Welcome to wrexham

Something pretty unusual has to happen for me to blog, let alone blog about male sports, and it would be fair to assume this is the end of days for me to blog about a male football team (soccer)- but here we are. I like many others have been drawn into the world of Wrexham Association Football Club, a Welsh professional football club, they play in the National League, the fifth (and lowest) tier of the English football league system.

In September 2020 when the world was in the grips of the COVID pandemic Ryan Reynolds and Rob McElhenney paid £2 million to become the new owners of the world’s third-oldest football club without even visiting or having any connections to the club in the small former industrial North Wales town. They bought the football club Wrexham AFC with the dream of getting the club back into division 1 (with sights set on the top level of football in the UK, the premiership). We know there is nothing new with Americans buying UK sports teams, they see huge investment opportunities with good opportunities for progression/growth and a truly global audience (at a fraction of the cost of a team in the NFL or NBA).

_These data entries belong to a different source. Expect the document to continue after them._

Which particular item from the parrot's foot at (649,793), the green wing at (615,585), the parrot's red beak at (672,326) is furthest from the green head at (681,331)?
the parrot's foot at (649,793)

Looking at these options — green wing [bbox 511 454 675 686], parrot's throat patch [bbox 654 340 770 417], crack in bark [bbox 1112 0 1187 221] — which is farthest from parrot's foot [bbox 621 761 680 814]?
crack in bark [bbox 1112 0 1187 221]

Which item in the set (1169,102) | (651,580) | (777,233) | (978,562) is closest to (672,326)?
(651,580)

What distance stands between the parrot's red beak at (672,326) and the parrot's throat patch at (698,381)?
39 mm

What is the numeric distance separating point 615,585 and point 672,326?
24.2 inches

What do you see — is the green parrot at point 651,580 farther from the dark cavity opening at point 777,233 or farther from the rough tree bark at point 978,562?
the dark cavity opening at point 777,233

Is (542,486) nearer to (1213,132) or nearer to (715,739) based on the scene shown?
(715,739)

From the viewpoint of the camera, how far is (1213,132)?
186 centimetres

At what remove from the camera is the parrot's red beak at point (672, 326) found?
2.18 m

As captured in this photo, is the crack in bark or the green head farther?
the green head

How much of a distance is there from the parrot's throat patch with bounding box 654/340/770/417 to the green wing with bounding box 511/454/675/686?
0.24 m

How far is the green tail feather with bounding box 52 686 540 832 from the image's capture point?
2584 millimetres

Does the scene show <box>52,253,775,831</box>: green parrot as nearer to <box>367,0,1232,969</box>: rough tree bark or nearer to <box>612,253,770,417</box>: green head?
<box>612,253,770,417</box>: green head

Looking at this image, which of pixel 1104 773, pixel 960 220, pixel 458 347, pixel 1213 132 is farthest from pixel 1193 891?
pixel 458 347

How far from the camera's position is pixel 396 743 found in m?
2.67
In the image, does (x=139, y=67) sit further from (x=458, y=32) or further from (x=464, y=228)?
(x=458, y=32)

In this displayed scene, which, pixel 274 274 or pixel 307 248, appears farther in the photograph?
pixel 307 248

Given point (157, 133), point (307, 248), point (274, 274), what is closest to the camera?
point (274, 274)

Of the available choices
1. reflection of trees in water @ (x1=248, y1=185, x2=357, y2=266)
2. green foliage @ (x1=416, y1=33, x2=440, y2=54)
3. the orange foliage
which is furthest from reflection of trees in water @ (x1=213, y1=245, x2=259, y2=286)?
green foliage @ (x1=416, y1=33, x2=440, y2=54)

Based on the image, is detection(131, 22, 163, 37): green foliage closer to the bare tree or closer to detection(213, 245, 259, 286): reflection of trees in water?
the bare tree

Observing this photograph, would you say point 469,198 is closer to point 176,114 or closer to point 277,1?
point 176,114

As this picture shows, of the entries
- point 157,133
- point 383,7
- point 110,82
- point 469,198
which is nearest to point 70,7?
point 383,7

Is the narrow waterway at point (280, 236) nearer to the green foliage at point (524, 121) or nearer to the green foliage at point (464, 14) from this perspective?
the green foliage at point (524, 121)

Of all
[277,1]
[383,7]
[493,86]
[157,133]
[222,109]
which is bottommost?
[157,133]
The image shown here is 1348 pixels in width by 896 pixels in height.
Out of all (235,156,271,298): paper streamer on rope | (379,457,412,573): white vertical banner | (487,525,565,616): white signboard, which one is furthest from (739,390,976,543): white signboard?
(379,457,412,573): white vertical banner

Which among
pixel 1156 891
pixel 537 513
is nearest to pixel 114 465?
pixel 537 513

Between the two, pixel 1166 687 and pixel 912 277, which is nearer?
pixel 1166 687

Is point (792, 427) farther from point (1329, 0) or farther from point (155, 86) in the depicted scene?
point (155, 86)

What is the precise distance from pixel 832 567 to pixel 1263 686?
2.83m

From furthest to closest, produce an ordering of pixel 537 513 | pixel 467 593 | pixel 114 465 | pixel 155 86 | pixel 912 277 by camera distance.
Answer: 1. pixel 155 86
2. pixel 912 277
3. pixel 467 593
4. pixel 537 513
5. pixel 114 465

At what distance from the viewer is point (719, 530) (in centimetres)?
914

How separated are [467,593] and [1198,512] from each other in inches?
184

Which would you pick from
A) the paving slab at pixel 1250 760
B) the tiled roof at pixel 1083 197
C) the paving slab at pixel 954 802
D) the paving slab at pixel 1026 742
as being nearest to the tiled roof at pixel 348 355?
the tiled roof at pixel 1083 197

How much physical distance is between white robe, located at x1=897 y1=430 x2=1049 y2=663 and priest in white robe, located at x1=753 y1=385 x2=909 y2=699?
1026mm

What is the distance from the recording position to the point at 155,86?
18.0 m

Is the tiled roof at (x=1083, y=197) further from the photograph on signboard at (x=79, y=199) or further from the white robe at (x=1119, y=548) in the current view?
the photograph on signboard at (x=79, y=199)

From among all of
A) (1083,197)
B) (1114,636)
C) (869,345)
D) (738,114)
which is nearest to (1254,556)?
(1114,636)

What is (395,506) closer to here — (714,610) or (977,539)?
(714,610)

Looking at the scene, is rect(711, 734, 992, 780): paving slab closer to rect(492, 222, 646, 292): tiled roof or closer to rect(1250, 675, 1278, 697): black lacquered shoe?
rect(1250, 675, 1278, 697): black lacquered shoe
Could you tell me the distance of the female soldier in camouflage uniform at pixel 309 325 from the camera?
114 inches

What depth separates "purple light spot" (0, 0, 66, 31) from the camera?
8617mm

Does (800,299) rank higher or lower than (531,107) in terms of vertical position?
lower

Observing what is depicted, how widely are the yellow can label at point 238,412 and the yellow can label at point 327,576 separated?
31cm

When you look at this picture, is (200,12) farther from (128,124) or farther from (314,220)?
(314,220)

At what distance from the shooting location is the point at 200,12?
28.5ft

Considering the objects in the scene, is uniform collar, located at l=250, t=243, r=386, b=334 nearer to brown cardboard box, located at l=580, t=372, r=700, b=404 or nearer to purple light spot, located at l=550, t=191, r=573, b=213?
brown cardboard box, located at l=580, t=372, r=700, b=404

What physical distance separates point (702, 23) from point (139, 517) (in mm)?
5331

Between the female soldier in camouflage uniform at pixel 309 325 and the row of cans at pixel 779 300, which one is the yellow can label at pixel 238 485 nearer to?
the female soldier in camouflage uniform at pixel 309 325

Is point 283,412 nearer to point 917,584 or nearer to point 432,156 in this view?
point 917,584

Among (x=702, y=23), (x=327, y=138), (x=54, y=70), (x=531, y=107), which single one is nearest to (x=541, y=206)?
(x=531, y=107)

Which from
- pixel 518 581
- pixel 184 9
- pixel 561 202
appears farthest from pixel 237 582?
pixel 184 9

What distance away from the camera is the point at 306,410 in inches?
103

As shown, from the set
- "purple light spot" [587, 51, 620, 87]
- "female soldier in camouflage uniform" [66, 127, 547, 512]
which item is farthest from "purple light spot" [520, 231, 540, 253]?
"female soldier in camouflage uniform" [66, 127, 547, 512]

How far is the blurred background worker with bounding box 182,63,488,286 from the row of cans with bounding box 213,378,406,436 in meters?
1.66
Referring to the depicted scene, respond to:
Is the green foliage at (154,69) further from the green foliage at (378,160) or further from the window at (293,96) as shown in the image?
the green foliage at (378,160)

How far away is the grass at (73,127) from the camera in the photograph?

So what makes this any different from any other sports team acquisition? It’s all in the growth off the pitch – Wrexham stands to be one of the fastest-climbing football clubs in terms of social global reach and cash value, all within 18 months – thanks to a “Netflix-style” docu-series “Welcome to Wrexham”. The documentary series follows Rob and Ryan, their journey with the club, and the ups and downs of playing football in the National League with a focus on the heart and soul of the players, fans, and the town itself. All wrapped up in 30-minute bite-sized episodes peppered with the expected Ryan and Rob comedy that draws audiences in who may not care that much for a 5th-division football club in Wales.

The show generated around $3.2m in revenue for WrexhamAFC (via a deal with FX/Disney+) which introduced a previously unheard-of North Walian football club into the hearts and minds of millions of new fans around the world with a well-crafted journey with the (at times clueless) Hollywood stars. An undeniably big part of the success story has been around the shaping of audience perception with clever marketing strategies that utilize social media and celebrity personalities in this story-driven style of marketing. One of the primary steps toward shaping audience perception was integrating Ryan Reynolds and Rob McElhenneys social audiences with that of the football club into a social media juggernaut.

In cold hard numbers that means the interest in the club has exploded with growth unprecedented for a football team, let alone of their size. With Twitter going from 45k to 209k (+364%), Instagram increasing by 670%, and TikTok going from 0 to 459k followers, making their social presence higher than clubs like Premier League side Brighton, who has just under 454k followers. In total, TikTok has had over 4.4 million likes across its videos, and some videos have over 1 million views. Even Premier League clubs such as Manchester United have average views in the hundreds of thousands rather than hitting the millions. This has only been possible with the backing of Rob and Ryan and their international appeal, drawn in from their individual accounts and the buzz created by the documentary.


But vitally Wrexham has managed to turn this increased attention into measurable revenue. Since the club gained new owners Wrexham AFC has signed kit sponsorship deals with several companies that are normally reserved for Premier League clubs TikTok, Expedia, Vistaprint, and Ryan’s own Aviation American Gin. Equally the number of people buying season tickets has nearly tripled from 2,609 in 2019 to 6,820 in 2022 proving the local community is also buying into the club and its new direction. Reynolds has successfully influenced the National League’s media rights strategy by publicly calling out their obstruction to clubs streaming live matches, rendering them unable to have fans outside of the local area – this has led to the National League’s new plans to release their own OTT/streaming platform. Yet again feeding into the international audience and furthering the narrative journey they can go on, which only leads to more profits for the league and the team. Wrexham’s Cup qualifier against Blyth Spartans aired on ESPN2 & ESPN+ in the USA making it available in over 100m households globally.  

This is a perfect example of taking a local sports asset and using creative media and strategic marketing to make it global, generating new revenue streams whilst doing so. What has been done to Wrexham is nothing short of a miracle, taking a sport and fusing it with storytelling methods we don’t see used in the sports genre with sleek filming and clever writing culminating in a heartfelt story that doesn’t often get seen beyond the dedicated fans of a sport. This was/is an expensive gamble, an experiment in storytelling and narrative marketing- but everything so far points to it paying off. Now it’s time for other brands to take the leap into true story-focused marketing methods.

Welcome to Wrexham after its extremely successful pilot season has now been greenlit for seasons 2 and 3 with FX/Disney. Further proof that creative story-driven marketing can lead to wins not only in brand recognition but also in financial success.